Gulf Today

Manila vaccinates ‘record’ 1.6m people in a week

- Manolo B. Jara

MANILA: The Philippine­s registered a “record high” of administer­ing over 1.6 million doses in just a week since it rolled out its nationwide inoculatio­n campaign to prevent the spread of the coronaviru­s on March 1, the Department of Health (DOH) reported on Monday.

In its report, the DOH confirmed: “The total doses administer­ed in the 17th week of our national vaccinatio­n ( programme) reached a record high of 1,638,072 doses.”

It added this stood in sharp contrast to the measly 37,380 doses administer­ed when the programme started.

As of June 27, a total of 10.06 million doses have been administer­ed nationwide, including 7.5 million COVID-19 shots for first timers, the DOH said. On the other hand, it said 2.5 million Filipinos have been fully vaccinated, meaning they already completed their second jabs.

At the same time, DOH data indicated that there had been a sharp rise in the number of Filipinos going to vaccinatio­n centres and logging an average of 236,867 individual­s getting their COVID-19 jabs daily in the last seven days.

Meanwhile, Secretary Carlito Galvez, the vaccine czar, announced the country received its initial batch of Moderna vaccines totaling 249,000 doses on Sunday. He said that of the total, 150,000 doses would go to the government while the remaining 99,000 doses were procured by businessma­n Enrique Razon.

The country’s vaccine supply also rose with the arrival on Monday of one million doses from China’s Sinovac vaccine, bringing the total of the country’s stock of this Chinese brand to 12 million doses, Galvez said.

He also confirmed that the Philippine­s has a total of 17.4 million doses for all brands — Astrazenec­a, Moderna, Pfizer, Sputnik V and Sinovac — intended to ramp up its vaccinatio­n campaign, particular­ly for areas outside Metro Manila which have been experienci­ng a surge in virus infections.

On Sunday, the DOH logged an additional 6,096 new confirmed COVID-19 cases, pushing the nationwide tally to 1.4 million.
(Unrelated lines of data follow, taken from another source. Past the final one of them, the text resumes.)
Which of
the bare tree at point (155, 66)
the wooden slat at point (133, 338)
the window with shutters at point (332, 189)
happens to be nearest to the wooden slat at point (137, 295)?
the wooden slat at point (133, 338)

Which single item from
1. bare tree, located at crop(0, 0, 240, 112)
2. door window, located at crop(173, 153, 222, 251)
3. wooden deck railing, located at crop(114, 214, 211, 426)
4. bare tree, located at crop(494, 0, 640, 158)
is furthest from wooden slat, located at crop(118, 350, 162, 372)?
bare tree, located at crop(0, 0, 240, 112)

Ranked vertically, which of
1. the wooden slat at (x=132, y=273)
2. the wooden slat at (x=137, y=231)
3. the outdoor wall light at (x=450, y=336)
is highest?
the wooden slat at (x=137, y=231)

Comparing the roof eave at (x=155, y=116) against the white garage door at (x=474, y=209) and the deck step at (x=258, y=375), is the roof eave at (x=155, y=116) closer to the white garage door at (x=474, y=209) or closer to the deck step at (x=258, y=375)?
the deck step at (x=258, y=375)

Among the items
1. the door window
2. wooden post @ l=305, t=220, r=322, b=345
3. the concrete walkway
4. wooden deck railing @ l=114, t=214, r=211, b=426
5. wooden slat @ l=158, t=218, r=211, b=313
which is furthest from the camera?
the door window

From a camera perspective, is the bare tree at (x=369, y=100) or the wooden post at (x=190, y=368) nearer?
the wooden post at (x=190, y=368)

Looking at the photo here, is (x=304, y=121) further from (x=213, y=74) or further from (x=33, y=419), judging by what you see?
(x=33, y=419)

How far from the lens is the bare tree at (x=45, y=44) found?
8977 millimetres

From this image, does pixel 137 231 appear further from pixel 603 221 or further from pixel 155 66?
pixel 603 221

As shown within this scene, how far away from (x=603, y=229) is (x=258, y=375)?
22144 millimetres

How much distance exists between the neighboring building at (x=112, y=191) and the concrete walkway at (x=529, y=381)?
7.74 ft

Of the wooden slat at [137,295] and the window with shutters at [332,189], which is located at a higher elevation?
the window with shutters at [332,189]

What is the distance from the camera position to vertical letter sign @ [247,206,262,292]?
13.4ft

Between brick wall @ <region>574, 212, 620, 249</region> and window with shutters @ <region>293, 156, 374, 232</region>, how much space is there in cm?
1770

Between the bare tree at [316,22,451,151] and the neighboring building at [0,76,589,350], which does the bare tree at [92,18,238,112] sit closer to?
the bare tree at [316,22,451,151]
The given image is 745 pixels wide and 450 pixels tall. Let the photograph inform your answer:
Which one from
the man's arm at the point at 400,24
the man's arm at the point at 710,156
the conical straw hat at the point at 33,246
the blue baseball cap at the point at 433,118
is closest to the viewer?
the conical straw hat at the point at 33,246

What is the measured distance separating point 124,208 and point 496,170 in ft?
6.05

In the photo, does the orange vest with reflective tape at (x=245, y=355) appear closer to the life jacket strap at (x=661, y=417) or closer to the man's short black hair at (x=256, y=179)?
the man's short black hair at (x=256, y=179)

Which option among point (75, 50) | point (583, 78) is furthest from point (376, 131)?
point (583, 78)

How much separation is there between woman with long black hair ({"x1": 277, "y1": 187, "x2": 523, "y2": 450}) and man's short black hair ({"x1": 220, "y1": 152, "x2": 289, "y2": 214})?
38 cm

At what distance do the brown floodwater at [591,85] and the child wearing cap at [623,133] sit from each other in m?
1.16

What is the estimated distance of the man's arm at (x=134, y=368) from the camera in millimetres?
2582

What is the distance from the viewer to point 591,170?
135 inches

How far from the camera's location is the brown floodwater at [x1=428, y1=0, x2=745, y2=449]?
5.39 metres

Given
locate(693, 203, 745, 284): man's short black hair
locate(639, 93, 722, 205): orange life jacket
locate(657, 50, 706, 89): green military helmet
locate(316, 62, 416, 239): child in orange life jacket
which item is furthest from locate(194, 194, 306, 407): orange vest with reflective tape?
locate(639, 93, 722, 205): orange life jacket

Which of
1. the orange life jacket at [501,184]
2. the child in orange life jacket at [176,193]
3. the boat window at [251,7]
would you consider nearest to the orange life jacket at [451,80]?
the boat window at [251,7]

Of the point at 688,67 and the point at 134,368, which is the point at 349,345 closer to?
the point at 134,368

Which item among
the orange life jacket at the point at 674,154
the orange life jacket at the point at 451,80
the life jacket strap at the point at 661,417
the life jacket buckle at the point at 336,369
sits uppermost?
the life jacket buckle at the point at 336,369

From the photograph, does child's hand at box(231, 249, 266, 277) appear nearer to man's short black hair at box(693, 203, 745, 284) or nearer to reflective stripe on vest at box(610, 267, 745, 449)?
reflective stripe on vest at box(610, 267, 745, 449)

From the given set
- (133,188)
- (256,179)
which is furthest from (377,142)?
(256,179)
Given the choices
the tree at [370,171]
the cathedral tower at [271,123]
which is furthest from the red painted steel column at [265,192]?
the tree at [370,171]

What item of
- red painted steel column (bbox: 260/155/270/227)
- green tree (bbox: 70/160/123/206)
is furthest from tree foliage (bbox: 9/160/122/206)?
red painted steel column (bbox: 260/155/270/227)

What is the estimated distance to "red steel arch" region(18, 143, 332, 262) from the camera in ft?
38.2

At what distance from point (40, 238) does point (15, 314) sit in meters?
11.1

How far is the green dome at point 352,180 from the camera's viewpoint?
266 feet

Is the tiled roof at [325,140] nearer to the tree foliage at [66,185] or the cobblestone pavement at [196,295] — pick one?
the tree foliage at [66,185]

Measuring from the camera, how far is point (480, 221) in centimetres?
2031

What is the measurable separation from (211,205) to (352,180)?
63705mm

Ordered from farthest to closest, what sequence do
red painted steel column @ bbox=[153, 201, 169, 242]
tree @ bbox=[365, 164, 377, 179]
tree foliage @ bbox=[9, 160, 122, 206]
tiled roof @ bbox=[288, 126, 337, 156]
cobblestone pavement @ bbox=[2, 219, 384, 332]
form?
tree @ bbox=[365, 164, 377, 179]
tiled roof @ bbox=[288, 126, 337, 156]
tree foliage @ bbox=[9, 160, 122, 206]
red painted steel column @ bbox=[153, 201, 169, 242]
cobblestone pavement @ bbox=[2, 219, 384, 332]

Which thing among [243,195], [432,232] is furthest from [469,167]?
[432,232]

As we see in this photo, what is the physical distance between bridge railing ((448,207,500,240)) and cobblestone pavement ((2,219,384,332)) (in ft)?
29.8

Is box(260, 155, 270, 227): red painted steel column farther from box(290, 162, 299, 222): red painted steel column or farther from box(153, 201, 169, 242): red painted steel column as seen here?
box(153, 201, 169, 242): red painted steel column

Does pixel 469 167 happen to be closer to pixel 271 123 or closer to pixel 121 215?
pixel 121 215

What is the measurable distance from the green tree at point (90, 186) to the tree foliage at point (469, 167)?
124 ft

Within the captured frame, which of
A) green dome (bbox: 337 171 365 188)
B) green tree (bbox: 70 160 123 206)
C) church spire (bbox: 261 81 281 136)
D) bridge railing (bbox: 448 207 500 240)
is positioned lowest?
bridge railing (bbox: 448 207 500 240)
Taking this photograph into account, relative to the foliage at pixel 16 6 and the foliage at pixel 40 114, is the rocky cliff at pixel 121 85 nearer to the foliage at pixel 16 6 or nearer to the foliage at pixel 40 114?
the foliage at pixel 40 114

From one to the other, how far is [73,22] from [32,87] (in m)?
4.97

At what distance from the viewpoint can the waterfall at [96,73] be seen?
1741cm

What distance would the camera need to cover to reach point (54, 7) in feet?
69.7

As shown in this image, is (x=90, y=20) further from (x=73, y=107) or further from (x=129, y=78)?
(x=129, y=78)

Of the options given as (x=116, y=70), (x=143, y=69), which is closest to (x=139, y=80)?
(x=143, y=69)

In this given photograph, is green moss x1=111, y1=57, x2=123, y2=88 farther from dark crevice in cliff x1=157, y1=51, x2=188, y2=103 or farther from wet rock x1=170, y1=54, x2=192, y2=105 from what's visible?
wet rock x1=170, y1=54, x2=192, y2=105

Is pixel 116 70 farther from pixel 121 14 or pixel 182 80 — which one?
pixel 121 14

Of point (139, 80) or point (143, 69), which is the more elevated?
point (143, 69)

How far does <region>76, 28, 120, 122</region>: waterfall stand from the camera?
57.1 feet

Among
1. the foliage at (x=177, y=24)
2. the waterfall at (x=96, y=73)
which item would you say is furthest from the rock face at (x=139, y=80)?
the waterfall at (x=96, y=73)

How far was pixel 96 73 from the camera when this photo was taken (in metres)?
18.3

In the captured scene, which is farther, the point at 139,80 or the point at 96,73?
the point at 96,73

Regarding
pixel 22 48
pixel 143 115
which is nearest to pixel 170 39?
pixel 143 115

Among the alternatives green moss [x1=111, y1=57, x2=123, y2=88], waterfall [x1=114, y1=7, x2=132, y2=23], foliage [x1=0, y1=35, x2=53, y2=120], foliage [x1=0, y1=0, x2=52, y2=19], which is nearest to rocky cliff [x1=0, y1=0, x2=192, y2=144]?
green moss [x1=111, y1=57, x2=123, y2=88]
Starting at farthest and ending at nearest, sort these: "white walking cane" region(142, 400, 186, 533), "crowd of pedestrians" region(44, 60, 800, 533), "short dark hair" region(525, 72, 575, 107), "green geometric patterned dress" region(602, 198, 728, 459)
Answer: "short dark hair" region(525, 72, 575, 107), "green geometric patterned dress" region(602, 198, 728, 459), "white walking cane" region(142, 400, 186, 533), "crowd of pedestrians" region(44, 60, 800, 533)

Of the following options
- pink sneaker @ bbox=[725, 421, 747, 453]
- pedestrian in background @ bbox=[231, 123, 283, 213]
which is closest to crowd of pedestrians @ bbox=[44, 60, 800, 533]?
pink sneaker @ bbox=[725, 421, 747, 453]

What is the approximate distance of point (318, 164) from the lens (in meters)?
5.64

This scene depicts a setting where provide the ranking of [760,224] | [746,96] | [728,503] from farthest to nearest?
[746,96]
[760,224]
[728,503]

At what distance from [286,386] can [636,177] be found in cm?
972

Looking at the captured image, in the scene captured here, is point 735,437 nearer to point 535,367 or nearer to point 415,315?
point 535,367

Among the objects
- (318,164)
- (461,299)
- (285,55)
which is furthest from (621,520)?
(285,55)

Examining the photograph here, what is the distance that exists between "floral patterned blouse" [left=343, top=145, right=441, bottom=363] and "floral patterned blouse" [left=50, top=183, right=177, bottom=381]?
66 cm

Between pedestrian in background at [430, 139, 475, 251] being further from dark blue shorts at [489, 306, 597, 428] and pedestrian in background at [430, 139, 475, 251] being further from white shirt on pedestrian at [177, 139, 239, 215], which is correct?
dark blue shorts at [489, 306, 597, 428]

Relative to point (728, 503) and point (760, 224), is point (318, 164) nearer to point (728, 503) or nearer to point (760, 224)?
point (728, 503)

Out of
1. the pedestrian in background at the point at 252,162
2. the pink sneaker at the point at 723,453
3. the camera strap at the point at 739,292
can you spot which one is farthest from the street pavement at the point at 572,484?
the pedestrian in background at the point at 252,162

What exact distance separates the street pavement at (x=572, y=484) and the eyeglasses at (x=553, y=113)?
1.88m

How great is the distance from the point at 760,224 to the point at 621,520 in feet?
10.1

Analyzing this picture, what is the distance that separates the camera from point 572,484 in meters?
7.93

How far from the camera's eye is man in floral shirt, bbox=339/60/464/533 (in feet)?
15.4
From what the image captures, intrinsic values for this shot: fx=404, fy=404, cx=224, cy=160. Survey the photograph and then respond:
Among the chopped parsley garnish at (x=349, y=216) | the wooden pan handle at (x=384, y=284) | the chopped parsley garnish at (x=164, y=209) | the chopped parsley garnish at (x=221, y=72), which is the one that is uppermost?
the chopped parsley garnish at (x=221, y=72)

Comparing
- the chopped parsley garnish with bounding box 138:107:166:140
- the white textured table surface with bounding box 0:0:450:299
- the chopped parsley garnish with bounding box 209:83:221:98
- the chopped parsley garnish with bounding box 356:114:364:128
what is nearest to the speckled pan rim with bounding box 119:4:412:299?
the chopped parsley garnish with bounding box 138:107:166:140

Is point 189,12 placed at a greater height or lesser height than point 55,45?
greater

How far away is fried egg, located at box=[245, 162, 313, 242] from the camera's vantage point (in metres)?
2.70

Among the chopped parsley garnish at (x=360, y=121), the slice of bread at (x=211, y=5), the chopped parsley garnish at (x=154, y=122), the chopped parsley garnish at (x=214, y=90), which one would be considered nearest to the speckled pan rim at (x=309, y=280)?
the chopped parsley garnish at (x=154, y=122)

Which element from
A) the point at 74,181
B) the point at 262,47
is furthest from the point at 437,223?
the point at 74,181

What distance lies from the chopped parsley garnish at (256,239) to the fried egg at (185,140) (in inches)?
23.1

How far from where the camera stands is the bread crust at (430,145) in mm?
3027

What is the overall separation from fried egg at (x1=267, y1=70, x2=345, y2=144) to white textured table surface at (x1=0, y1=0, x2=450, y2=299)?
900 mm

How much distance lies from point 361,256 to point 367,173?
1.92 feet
The death toll hit 24,372 from 128 new fatalities while recoveries stood at 1.3 million from 6,912 new survivors.

The DOH also reported that Metro Manila, which used to be classified as the pandemic epicentre, has logged significan­t reduction in the COVID-19 infections in the 16 cities and one town that compose the “megalopoli­s.”

But Health Undersecre­tary Leopoldo Vega cautioned the 12 million residents against complacenc­y, citing in particular the discovery of COVID-19 variants which could cause a spike in cases.